WHAT THE EXERCISE ASKS: Format the records as a numbered list, leaving out blank lines, starting with the line that contains "Which, in this" and going on through the line that contains "5.14 metres". Include only those lines.

[start INPUT MATERIAL]

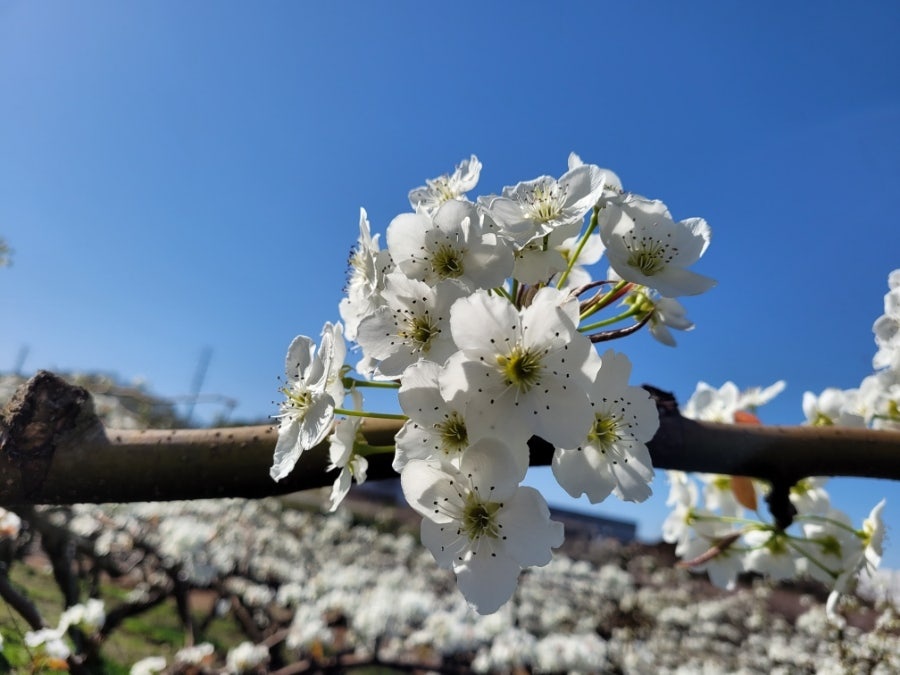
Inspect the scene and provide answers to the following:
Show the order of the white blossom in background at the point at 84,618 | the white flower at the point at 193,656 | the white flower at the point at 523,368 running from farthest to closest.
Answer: the white flower at the point at 193,656
the white blossom in background at the point at 84,618
the white flower at the point at 523,368

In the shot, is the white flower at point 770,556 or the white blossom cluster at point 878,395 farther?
the white flower at point 770,556

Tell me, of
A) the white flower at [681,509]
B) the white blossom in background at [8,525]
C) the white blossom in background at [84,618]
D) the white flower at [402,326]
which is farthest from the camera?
the white blossom in background at [8,525]

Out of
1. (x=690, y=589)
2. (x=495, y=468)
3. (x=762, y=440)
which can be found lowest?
(x=495, y=468)

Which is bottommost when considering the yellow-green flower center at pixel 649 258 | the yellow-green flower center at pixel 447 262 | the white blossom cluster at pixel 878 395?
the yellow-green flower center at pixel 447 262

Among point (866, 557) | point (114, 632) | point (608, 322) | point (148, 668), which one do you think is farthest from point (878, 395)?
point (114, 632)

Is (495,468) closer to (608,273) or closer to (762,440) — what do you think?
(608,273)

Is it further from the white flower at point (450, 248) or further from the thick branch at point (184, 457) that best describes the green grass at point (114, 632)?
the white flower at point (450, 248)

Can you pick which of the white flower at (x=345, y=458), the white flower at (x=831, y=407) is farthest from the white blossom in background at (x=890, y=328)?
the white flower at (x=345, y=458)

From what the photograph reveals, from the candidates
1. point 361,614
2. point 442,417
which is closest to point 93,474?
point 442,417

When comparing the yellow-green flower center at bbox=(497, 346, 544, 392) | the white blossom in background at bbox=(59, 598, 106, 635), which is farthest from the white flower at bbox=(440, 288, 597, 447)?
the white blossom in background at bbox=(59, 598, 106, 635)
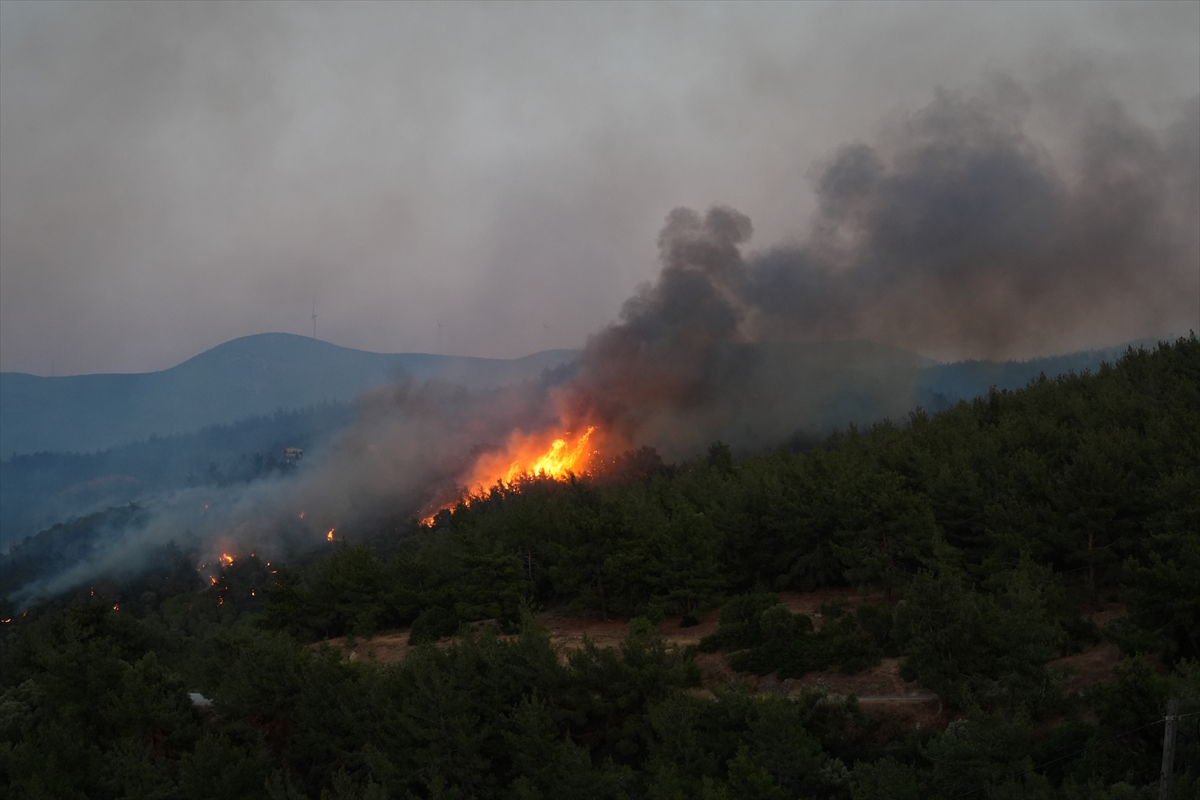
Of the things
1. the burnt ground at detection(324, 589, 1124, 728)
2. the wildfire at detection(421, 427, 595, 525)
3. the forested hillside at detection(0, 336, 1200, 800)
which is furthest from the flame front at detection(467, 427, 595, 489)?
the burnt ground at detection(324, 589, 1124, 728)

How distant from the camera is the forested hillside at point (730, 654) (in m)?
22.3

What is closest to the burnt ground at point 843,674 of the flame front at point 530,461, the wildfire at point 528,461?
the flame front at point 530,461

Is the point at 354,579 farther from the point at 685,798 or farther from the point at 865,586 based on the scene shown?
the point at 685,798

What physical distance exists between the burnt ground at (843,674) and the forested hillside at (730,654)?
0.51 meters

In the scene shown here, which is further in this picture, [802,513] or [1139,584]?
[802,513]

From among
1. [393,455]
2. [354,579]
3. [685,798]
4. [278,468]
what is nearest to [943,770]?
[685,798]

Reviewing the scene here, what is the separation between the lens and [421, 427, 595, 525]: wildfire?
85625 millimetres

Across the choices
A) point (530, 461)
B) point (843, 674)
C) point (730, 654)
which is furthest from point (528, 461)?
point (843, 674)

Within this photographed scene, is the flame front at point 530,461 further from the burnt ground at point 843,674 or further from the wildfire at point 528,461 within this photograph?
the burnt ground at point 843,674

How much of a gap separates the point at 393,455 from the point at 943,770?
93.8 m

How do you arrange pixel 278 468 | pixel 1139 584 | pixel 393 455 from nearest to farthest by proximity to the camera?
pixel 1139 584 < pixel 393 455 < pixel 278 468

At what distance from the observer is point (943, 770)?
793 inches

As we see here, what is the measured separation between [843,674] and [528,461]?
201 feet

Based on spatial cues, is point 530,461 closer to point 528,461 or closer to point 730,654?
point 528,461
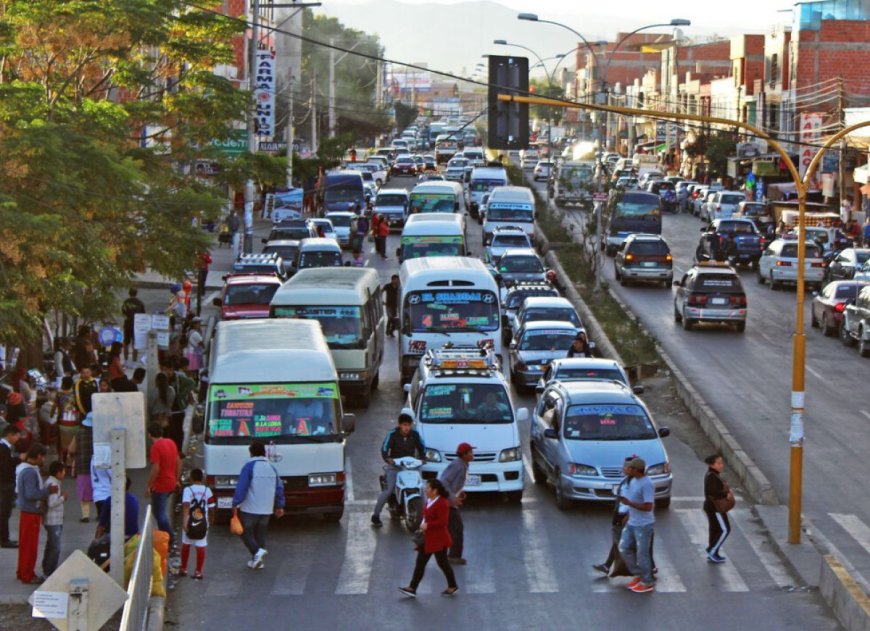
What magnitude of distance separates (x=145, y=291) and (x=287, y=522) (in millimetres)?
27529

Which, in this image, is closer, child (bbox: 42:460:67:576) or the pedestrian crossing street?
child (bbox: 42:460:67:576)

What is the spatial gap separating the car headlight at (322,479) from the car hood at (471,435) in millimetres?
2221

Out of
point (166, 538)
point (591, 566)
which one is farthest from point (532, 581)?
point (166, 538)

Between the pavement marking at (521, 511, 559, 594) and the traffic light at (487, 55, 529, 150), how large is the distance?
5.14 metres

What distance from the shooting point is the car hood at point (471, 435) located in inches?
883

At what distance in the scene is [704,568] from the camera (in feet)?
62.5

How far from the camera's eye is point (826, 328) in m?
41.1

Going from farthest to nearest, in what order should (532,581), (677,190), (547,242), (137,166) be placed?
(677,190), (547,242), (137,166), (532,581)

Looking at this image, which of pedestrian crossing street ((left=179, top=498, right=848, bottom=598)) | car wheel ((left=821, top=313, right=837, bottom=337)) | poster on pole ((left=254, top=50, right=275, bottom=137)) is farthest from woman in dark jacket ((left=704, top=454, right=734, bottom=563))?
poster on pole ((left=254, top=50, right=275, bottom=137))

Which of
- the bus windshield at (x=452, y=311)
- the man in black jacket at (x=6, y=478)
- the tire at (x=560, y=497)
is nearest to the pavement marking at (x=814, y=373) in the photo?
the bus windshield at (x=452, y=311)

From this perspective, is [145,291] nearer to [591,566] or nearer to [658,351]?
[658,351]

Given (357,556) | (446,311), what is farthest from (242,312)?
(357,556)

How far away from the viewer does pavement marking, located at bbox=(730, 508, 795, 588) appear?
18.7 metres

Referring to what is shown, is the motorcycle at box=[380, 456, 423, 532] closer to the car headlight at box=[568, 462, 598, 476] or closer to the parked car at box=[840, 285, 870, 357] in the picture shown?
the car headlight at box=[568, 462, 598, 476]
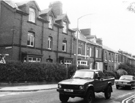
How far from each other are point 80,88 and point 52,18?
2184cm

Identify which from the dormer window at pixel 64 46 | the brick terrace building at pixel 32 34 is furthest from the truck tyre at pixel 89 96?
the dormer window at pixel 64 46

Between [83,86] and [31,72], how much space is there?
1235cm

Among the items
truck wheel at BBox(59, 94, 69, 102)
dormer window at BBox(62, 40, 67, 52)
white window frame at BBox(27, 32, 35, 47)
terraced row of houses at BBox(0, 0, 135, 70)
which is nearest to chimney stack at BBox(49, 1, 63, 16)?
terraced row of houses at BBox(0, 0, 135, 70)

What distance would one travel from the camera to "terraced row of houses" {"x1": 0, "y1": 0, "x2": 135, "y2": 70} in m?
23.2

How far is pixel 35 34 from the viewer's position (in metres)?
25.9

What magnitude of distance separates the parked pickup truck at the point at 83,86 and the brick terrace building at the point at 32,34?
548 inches

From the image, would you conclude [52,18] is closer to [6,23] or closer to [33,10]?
[33,10]

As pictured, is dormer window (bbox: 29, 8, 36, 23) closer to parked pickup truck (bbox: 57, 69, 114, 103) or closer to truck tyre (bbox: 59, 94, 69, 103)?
parked pickup truck (bbox: 57, 69, 114, 103)

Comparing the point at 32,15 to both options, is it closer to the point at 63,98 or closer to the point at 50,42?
the point at 50,42

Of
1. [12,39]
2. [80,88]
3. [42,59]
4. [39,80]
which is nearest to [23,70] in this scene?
[39,80]

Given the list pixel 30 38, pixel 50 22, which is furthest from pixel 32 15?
pixel 50 22

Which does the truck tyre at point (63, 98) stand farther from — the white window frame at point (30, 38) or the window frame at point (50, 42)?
the window frame at point (50, 42)

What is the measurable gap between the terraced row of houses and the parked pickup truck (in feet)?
43.4

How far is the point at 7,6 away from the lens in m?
24.1
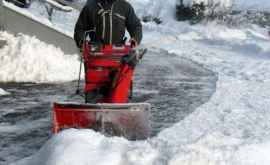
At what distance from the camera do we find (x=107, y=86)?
7602 millimetres

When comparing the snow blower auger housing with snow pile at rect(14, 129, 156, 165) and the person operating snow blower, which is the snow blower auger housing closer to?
the person operating snow blower

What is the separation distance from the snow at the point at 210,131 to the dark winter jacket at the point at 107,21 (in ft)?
4.74

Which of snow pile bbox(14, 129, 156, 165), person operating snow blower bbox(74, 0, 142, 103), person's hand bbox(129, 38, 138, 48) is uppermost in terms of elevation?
person operating snow blower bbox(74, 0, 142, 103)

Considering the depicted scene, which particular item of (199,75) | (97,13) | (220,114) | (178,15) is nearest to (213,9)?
(178,15)

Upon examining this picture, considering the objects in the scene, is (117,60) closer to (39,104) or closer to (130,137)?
(130,137)

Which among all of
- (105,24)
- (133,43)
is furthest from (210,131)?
(105,24)

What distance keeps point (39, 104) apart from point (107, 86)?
3147 millimetres

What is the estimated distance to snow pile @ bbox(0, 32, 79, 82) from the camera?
12453 mm

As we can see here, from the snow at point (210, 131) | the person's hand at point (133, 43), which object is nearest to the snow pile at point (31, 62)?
the snow at point (210, 131)

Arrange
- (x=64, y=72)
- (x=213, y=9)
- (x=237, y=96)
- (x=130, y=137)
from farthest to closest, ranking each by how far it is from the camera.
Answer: (x=213, y=9), (x=64, y=72), (x=237, y=96), (x=130, y=137)

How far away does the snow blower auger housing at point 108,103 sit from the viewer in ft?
23.2

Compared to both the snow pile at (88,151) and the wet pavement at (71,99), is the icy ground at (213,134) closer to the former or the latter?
the snow pile at (88,151)

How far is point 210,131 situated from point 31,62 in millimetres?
5269

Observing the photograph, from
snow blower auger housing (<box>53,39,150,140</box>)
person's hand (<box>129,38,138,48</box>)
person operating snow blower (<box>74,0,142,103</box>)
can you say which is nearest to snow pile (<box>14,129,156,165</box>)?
snow blower auger housing (<box>53,39,150,140</box>)
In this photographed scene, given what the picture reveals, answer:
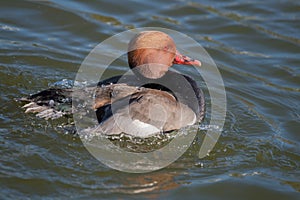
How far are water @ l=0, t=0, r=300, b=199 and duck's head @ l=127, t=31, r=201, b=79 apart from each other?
3.16 ft

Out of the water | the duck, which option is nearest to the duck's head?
the duck

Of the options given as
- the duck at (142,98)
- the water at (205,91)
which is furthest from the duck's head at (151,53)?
the water at (205,91)

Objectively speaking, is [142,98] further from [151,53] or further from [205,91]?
[205,91]

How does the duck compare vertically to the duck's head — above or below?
below

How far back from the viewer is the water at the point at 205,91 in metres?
4.89

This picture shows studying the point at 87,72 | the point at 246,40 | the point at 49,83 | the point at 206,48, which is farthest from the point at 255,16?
the point at 49,83

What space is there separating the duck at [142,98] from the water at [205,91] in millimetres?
262

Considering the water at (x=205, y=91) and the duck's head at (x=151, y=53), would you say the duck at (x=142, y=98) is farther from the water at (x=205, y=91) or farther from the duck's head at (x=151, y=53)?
the water at (x=205, y=91)

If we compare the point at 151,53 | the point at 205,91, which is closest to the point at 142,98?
the point at 151,53

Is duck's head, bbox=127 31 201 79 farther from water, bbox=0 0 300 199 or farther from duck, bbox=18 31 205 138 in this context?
water, bbox=0 0 300 199

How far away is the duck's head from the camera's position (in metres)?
5.90

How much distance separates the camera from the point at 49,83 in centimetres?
672

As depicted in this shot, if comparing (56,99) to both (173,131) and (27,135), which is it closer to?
(27,135)

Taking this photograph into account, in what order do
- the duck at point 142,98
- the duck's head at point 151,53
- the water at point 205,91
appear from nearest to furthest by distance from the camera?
the water at point 205,91, the duck at point 142,98, the duck's head at point 151,53
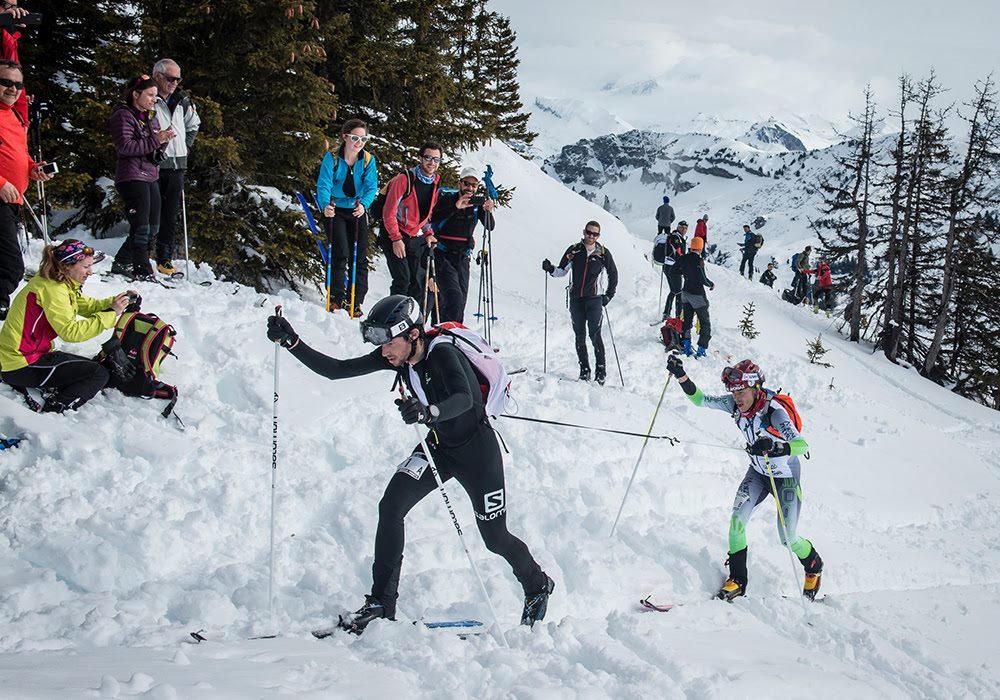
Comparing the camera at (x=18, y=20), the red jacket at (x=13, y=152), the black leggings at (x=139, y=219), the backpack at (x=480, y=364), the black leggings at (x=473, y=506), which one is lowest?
the black leggings at (x=473, y=506)

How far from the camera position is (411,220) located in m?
9.98

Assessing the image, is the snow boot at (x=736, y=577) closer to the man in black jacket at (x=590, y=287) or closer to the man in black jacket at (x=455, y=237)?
the man in black jacket at (x=590, y=287)

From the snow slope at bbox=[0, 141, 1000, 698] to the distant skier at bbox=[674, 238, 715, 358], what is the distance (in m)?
3.58

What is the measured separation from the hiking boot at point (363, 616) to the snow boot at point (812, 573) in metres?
4.32

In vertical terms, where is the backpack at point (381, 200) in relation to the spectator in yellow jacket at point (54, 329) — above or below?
above

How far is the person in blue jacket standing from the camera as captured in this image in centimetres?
937

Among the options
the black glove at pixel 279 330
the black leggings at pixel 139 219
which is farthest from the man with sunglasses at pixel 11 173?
the black glove at pixel 279 330

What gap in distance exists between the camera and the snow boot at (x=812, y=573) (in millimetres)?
7008

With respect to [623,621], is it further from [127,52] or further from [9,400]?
[127,52]

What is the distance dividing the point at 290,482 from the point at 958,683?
584cm

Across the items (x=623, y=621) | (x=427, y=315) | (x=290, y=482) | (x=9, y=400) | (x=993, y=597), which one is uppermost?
(x=427, y=315)

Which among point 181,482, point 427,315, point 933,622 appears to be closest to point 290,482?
point 181,482

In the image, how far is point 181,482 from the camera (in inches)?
243

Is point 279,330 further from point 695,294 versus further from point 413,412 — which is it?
point 695,294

[end INPUT MATERIAL]

RIGHT ANSWER:
1. Which, in this image, is closer, child (bbox: 42:460:67:576) or the pedestrian crossing street?
2. child (bbox: 42:460:67:576)
3. What is the spatial gap separating the car headlight at (322,479) from the car hood at (471,435) in millimetres?
4. 2221
5. Out of
6. point (166, 538)
7. point (591, 566)
8. which one is farthest from point (532, 581)?
9. point (166, 538)
10. Between the pavement marking at (521, 511, 559, 594) and the traffic light at (487, 55, 529, 150), how large is the distance?
11. 5.14 metres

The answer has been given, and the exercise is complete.